CONSIGNE:
Dans l'extrait ci-dessous consacré au Roi Roger, recopiez à l'identique tout le passage qui va de « L’enregistrement du Roi » jusqu'à « scénique en France. ».

EXTRAIT:
======
Prise de risque à l’opéra Bastille
Le Roi Roger est nu
Création scénique de Karol Szymanowski
L’Opéra national de Paris vient de créer l’évènement en proposant la création scénique en France du Roi Roger, opéra du compositeur polonais Karol Scymanowski (1882-1937) représenté pour la première fois à Varsovie en juin 1926. Cette oeuvre qui rappelle Théorème de Pasolini pose la question du trouble et du désir. La mise en scène de Krzysztof Warlikowski était-elle la mieux adaptée pour découvrir cette partition, par ailleurs d’une rare sensualité ?
L’enregistrement du Roi Roger chez EMI en 1999, dans le prolongement d’une version de concert au Festival de Salzbourg, dirigée par Sir Simon Rattle et avec Thomas Hampson dans le rôle titre, a provoqué énormément d’émotion. Des versions concertantes ont suivi dont une mémorable au Théâtre du Châtelet en 2003, avec le regretté Wojtek Drabowicz qui devait être, quelques mois avant sa mort, en 2006, un poignant Simon Boccanegra pour Angers Nantes Opéra. On attendait avec impatience une création scénique en France.
La faillite des certitudes
L’oeuvre, qui a pour cadre la Sicile du 12ème siècle, rappelle Les Bacchantes d’Euripide où Dionysos vient dynamiter l’ordre établi, en prônant le plaisir et les désordres des sens, au coeur du royaume sclérosé de Penthée. Le roi Roger reprend la thématique contenue dans la tragédie grecque, avec, en creux, le désir homosexuel du compositeur. Le berger tentateur annonce l’ange de Théorème de Pasolini, dont la perturbante beauté sème le désordre dans toute une famille. L’arrivée de l’étranger dans un monde qui semble figé est de ces rencontres qui transforment profondément, de ces passages fulgurants après lesquels rien n’est plus pareil. La partition prolonge une lumineuse méditation sur l’énigme de la beauté et la naissance du trouble par des accords irréels. L’oeuvre débute sur un choeur aux influences du chant grégorien, apaisé et grave, ritualisé comme un oratorio. Le monarque est, durant tout l’opéra, déchiré entre l’ordre rigide qu’il incarne et la tentation de suivre son désir. Sa femme, Roxane, suit le berger dans sa démesure avec des vocalises aériennes en forme d’arabesques. Le roi Roger est aussi l’oeuvre de l’affirmation de soi et tout le troisième acte est consacré aux errances et aux doutes du roi, qui prend fin dans un hymne au soleil, victoire de la lumière et de la beauté, quand on s’autorise enfin à être soi-même.
======
DOCUMENTS FOURNIS:
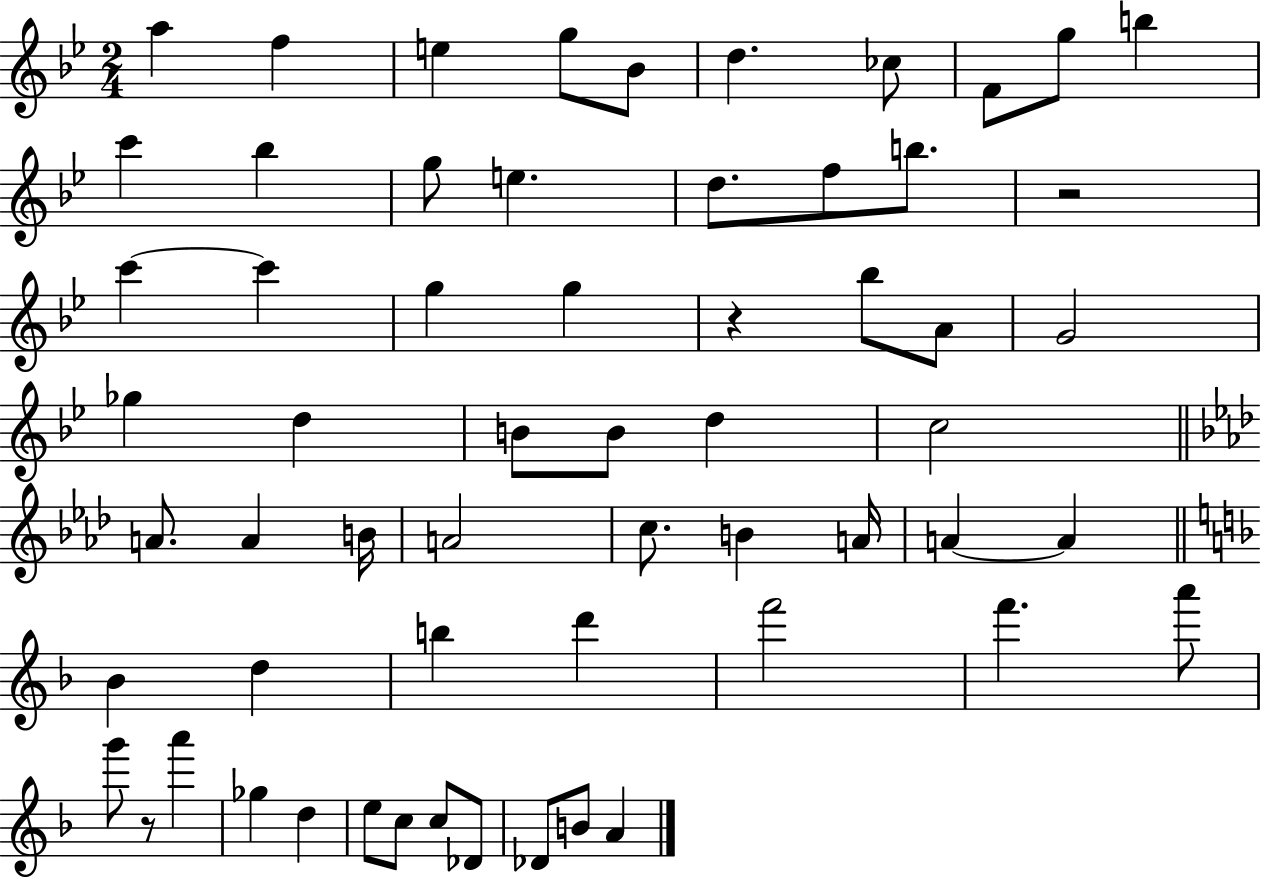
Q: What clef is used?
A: treble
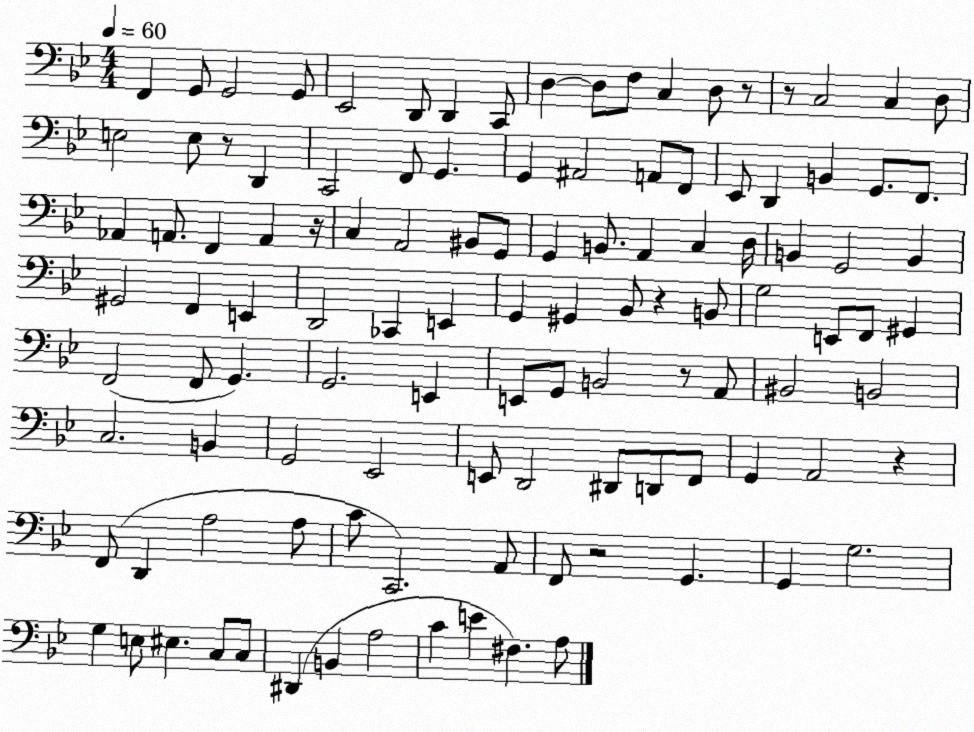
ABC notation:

X:1
T:Untitled
M:4/4
L:1/4
K:Bb
F,, G,,/2 G,,2 G,,/2 _E,,2 D,,/2 D,, C,,/2 D, D,/2 F,/2 C, D,/2 z/2 z/2 C,2 C, D,/2 E,2 E,/2 z/2 D,, C,,2 F,,/2 G,, G,, ^A,,2 A,,/2 F,,/2 _E,,/2 D,, B,, G,,/2 F,,/2 _A,, A,,/2 F,, A,, z/4 C, A,,2 ^B,,/2 G,,/2 G,, B,,/2 A,, C, D,/4 B,, G,,2 B,, ^G,,2 F,, E,, D,,2 _C,, E,, G,, ^G,, _B,,/2 z B,,/2 G,2 E,,/2 F,,/2 ^G,, F,,2 F,,/2 G,, G,,2 E,, E,,/2 G,,/2 B,,2 z/2 A,,/2 ^B,,2 B,,2 C,2 B,, G,,2 _E,,2 E,,/2 D,,2 ^D,,/2 D,,/2 F,,/2 G,, A,,2 z F,,/2 D,, A,2 A,/2 C/2 C,,2 A,,/2 F,,/2 z2 G,, G,, G,2 G, E,/2 ^E, C,/2 C,/2 ^D,, B,, A,2 C E ^F, A,/2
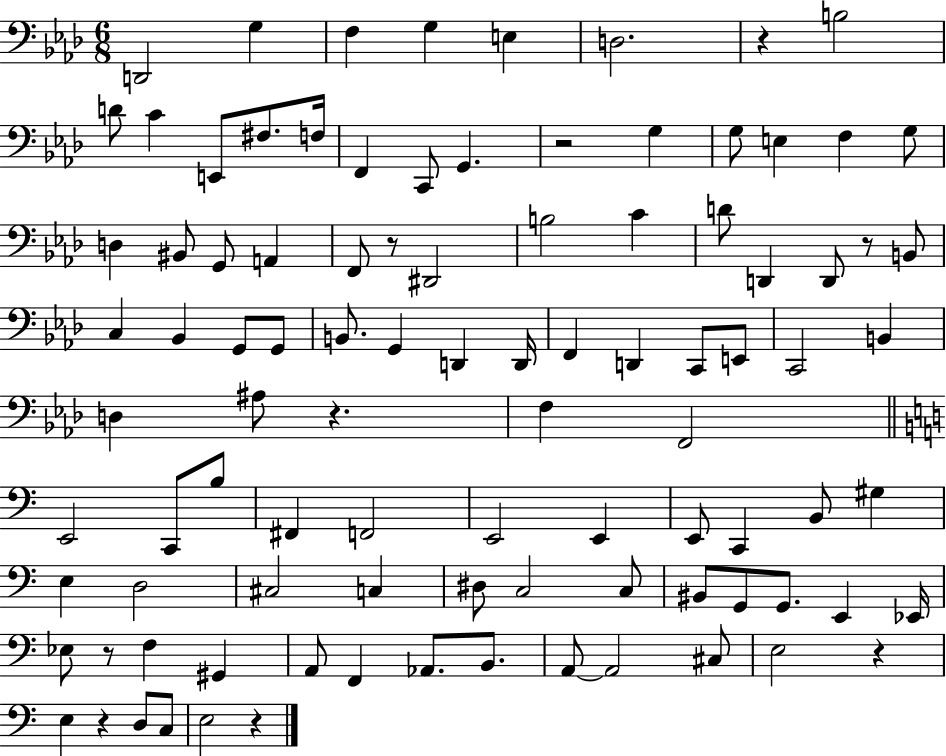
X:1
T:Untitled
M:6/8
L:1/4
K:Ab
D,,2 G, F, G, E, D,2 z B,2 D/2 C E,,/2 ^F,/2 F,/4 F,, C,,/2 G,, z2 G, G,/2 E, F, G,/2 D, ^B,,/2 G,,/2 A,, F,,/2 z/2 ^D,,2 B,2 C D/2 D,, D,,/2 z/2 B,,/2 C, _B,, G,,/2 G,,/2 B,,/2 G,, D,, D,,/4 F,, D,, C,,/2 E,,/2 C,,2 B,, D, ^A,/2 z F, F,,2 E,,2 C,,/2 B,/2 ^F,, F,,2 E,,2 E,, E,,/2 C,, B,,/2 ^G, E, D,2 ^C,2 C, ^D,/2 C,2 C,/2 ^B,,/2 G,,/2 G,,/2 E,, _E,,/4 _E,/2 z/2 F, ^G,, A,,/2 F,, _A,,/2 B,,/2 A,,/2 A,,2 ^C,/2 E,2 z E, z D,/2 C,/2 E,2 z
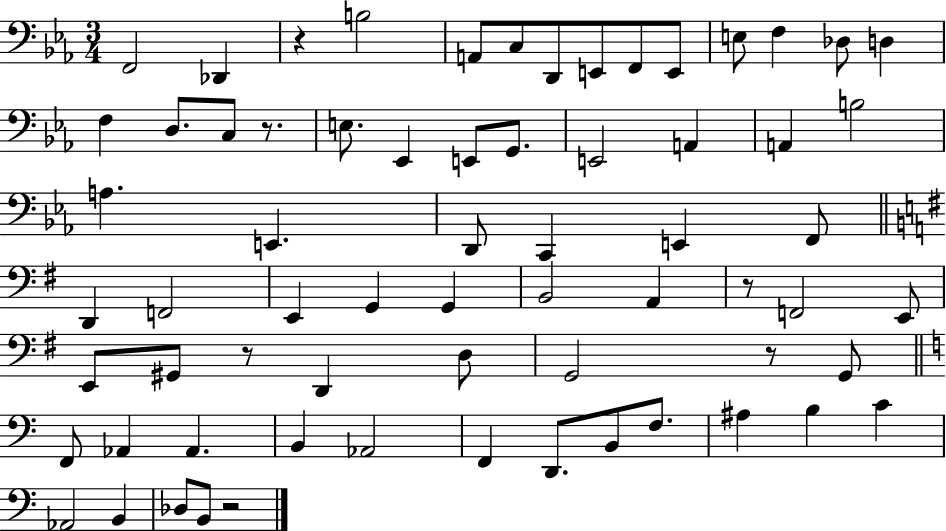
F2/h Db2/q R/q B3/h A2/e C3/e D2/e E2/e F2/e E2/e E3/e F3/q Db3/e D3/q F3/q D3/e. C3/e R/e. E3/e. Eb2/q E2/e G2/e. E2/h A2/q A2/q B3/h A3/q. E2/q. D2/e C2/q E2/q F2/e D2/q F2/h E2/q G2/q G2/q B2/h A2/q R/e F2/h E2/e E2/e G#2/e R/e D2/q D3/e G2/h R/e G2/e F2/e Ab2/q Ab2/q. B2/q Ab2/h F2/q D2/e. B2/e F3/e. A#3/q B3/q C4/q Ab2/h B2/q Db3/e B2/e R/h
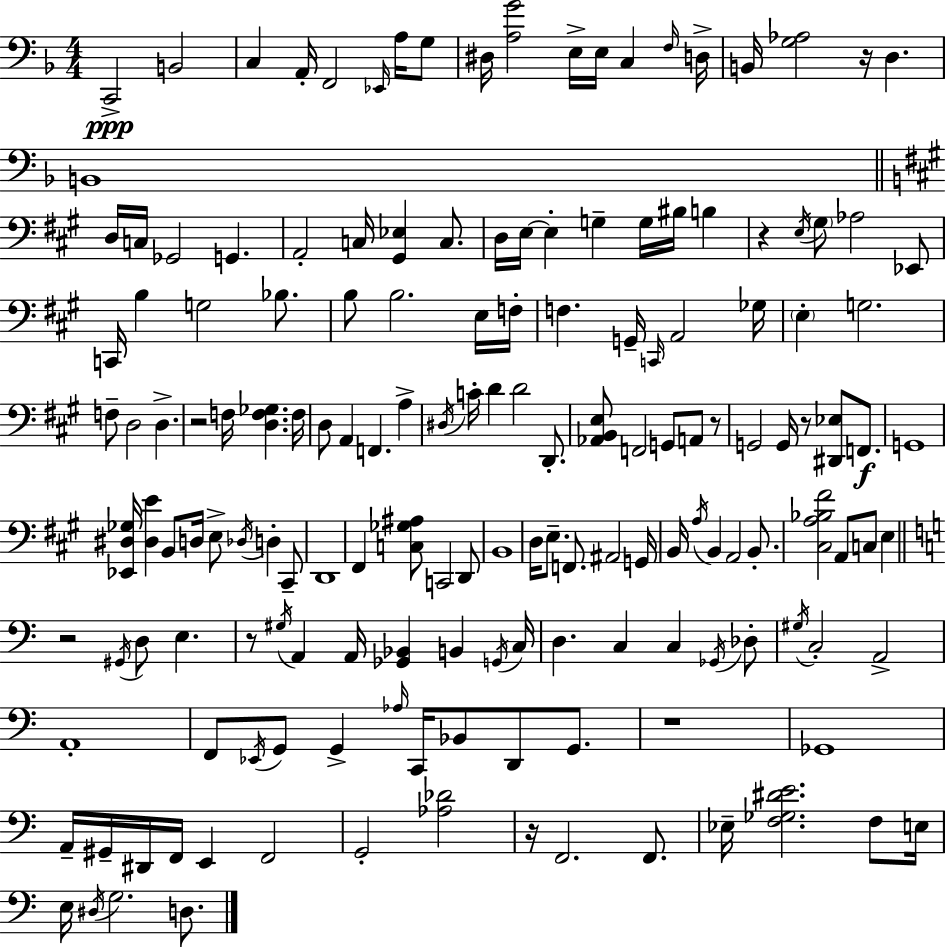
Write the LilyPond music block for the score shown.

{
  \clef bass
  \numericTimeSignature
  \time 4/4
  \key f \major
  c,2->\ppp b,2 | c4 a,16-. f,2 \grace { ees,16 } a16 g8 | dis16 <a g'>2 e16-> e16 c4 | \grace { f16 } d16-> b,16 <g aes>2 r16 d4. | \break b,1 | \bar "||" \break \key a \major d16 c16 ges,2 g,4. | a,2-. c16 <gis, ees>4 c8. | d16 e16~~ e4-. g4-- g16 bis16 b4 | r4 \acciaccatura { e16 } \parenthesize gis8 aes2 ees,8 | \break c,16 b4 g2 bes8. | b8 b2. e16 | f16-. f4. g,16-- \grace { c,16 } a,2 | ges16 \parenthesize e4-. g2. | \break f8-- d2 d4.-> | r2 f16 <d f ges>4. | f16 d8 a,4 f,4. a4-> | \acciaccatura { dis16 } c'16-. d'4 d'2 | \break d,8.-. <aes, b, e>8 f,2 g,8 a,8 | r8 g,2 g,16 r8 <dis, ees>8 | f,8.\f g,1 | <ees, dis ges>16 <dis e'>4 b,8 d16 e8-> \acciaccatura { des16 } d4-. | \break cis,8-- d,1 | fis,4 <c ges ais>8 c,2 | d,8 b,1 | d16 e8.-- f,8. ais,2 | \break g,16 b,16 \acciaccatura { a16 } b,4 a,2 | b,8.-. <cis a bes fis'>2 a,8 c8 | e4 \bar "||" \break \key c \major r2 \acciaccatura { gis,16 } d8 e4. | r8 \acciaccatura { gis16 } a,4 a,16 <ges, bes,>4 b,4 | \acciaccatura { g,16 } c16 d4. c4 c4 | \acciaccatura { ges,16 } des8-. \acciaccatura { gis16 } c2-. a,2-> | \break a,1-. | f,8 \acciaccatura { ees,16 } g,8 g,4-> \grace { aes16 } c,16 | bes,8 d,8 g,8. r1 | ges,1 | \break a,16-- gis,16-- dis,16 f,16 e,4 f,2 | g,2-. <aes des'>2 | r16 f,2. | f,8. ees16-- <f ges dis' e'>2. | \break f8 e16 e16 \acciaccatura { dis16 } g2. | d8. \bar "|."
}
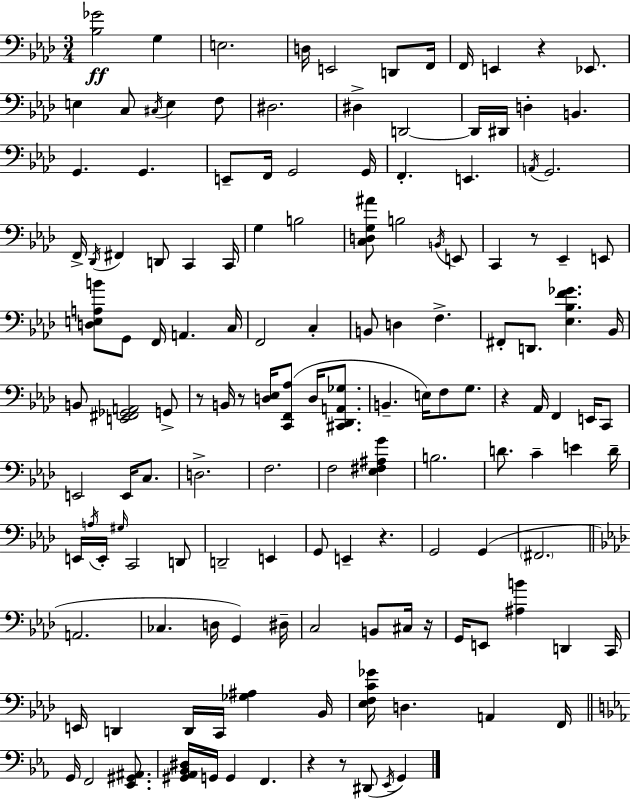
======
CORRIGÉ:
L’enregistrement du Roi Roger chez EMI en 1999, dans le prolongement d’une version de concert au Festival de Salzbourg, dirigée par Sir Simon Rattle et avec Thomas Hampson dans le rôle titre, a provoqué énormément d’émotion. Des versions concertantes ont suivi dont une mémorable au Théâtre du Châtelet en 2003, avec le regretté Wojtek Drabowicz qui devait être, quelques mois avant sa mort, en 2006, un poignant Simon Boccanegra pour Angers Nantes Opéra. On attendait avec impatience une création scénique en France.